Directive -
Can you copy out every line of the records below word for word, leaving the pictures out?

________________________

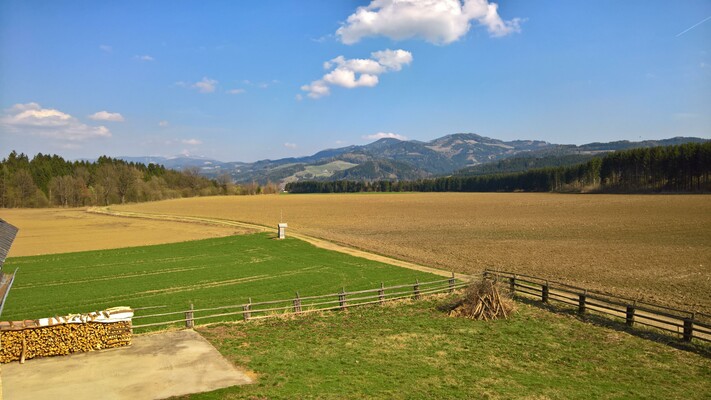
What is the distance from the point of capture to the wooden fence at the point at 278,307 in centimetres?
2112

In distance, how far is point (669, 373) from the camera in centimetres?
1513

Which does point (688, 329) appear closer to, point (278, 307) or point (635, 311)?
point (635, 311)

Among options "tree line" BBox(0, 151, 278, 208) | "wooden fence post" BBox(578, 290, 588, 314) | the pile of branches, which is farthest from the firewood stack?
"tree line" BBox(0, 151, 278, 208)

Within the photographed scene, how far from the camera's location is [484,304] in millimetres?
22203

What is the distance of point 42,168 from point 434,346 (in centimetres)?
15713

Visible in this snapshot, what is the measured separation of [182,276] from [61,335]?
60.4ft

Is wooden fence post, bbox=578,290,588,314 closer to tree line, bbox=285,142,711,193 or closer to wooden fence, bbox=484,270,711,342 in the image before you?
wooden fence, bbox=484,270,711,342

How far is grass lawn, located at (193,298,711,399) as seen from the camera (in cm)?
1348

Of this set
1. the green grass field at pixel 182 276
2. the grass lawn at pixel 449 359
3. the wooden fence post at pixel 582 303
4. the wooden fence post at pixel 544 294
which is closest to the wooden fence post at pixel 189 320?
the grass lawn at pixel 449 359

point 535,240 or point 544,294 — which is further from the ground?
point 544,294

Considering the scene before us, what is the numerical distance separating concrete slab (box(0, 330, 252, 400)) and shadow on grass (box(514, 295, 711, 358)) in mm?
16885

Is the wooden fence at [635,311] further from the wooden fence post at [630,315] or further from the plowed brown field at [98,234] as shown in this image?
the plowed brown field at [98,234]

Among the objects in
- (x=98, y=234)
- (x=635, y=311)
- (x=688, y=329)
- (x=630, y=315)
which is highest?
(x=688, y=329)

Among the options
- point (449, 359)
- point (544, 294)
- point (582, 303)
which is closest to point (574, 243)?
point (544, 294)
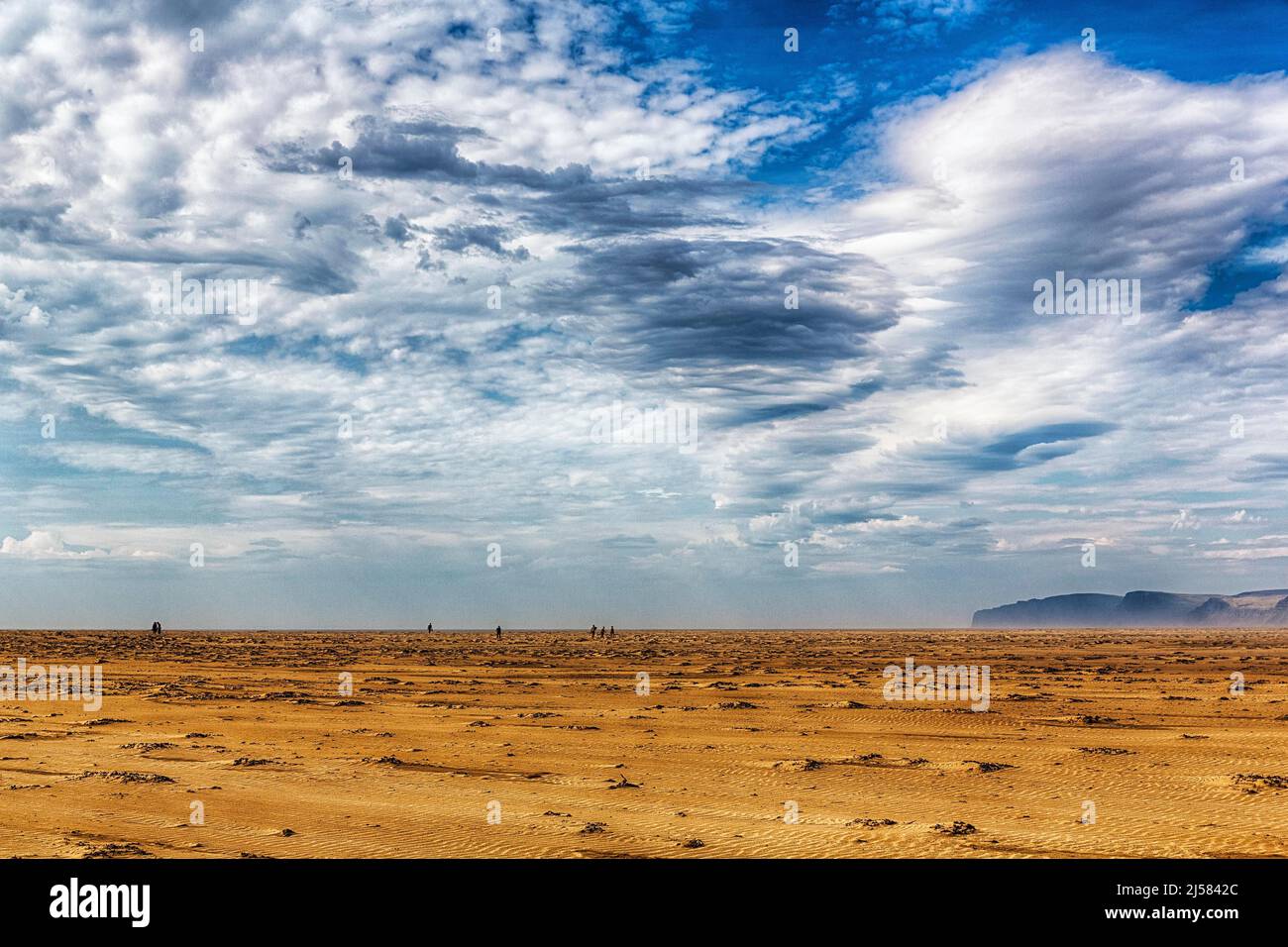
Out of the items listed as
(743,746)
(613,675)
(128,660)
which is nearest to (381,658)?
(128,660)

________________________

Task answer -
What is the distance from the point of capture to the wooden fence at the point at 278,307 in centimetres?
2112

In distance, how far is point (669, 373) from the camera in centimetres?
1513

Which does point (688, 329) appear closer to, point (278, 307) or point (635, 311)?
point (635, 311)

Among options "tree line" BBox(0, 151, 278, 208) | "wooden fence post" BBox(578, 290, 588, 314) | the pile of branches, which is farthest from the firewood stack?
"tree line" BBox(0, 151, 278, 208)

Within the photographed scene, how far from the camera's location is [484,304] in millimetres?
22203

What is the distance of point 42,168 from point 434,346 (in centimetres)?
15713

Visible in this snapshot, what is the measured separation of [182,276] from [61,335]?
60.4ft

Is wooden fence post, bbox=578,290,588,314 closer to tree line, bbox=285,142,711,193 or closer to wooden fence, bbox=484,270,711,342 in the image before you?
wooden fence, bbox=484,270,711,342

How far is grass lawn, located at (193,298,711,399) as seen from the camera (in cm)?
1348

Of this set
1. the green grass field at pixel 182 276
2. the grass lawn at pixel 449 359
3. the wooden fence post at pixel 582 303
4. the wooden fence post at pixel 544 294
which is closest to the wooden fence post at pixel 189 320?
the grass lawn at pixel 449 359

point 535,240 or point 544,294 — which is further from the ground?
point 544,294

Considering the scene before us, what is the numerical distance separating concrete slab (box(0, 330, 252, 400)) and shadow on grass (box(514, 295, 711, 358)) in mm?
16885

Is the wooden fence at [635,311] further from the wooden fence post at [630,315] or further from the plowed brown field at [98,234] as shown in this image?
the plowed brown field at [98,234]

Among the objects in
- (x=98, y=234)
- (x=635, y=311)
- (x=688, y=329)
- (x=630, y=315)
which is highest?
(x=688, y=329)

Among the options
- point (449, 359)
- point (544, 294)
- point (582, 303)
which is closest to point (574, 243)?
point (544, 294)
Out of the items listed as
(743,746)
(613,675)
(128,660)
which is nearest to (381,658)?
(128,660)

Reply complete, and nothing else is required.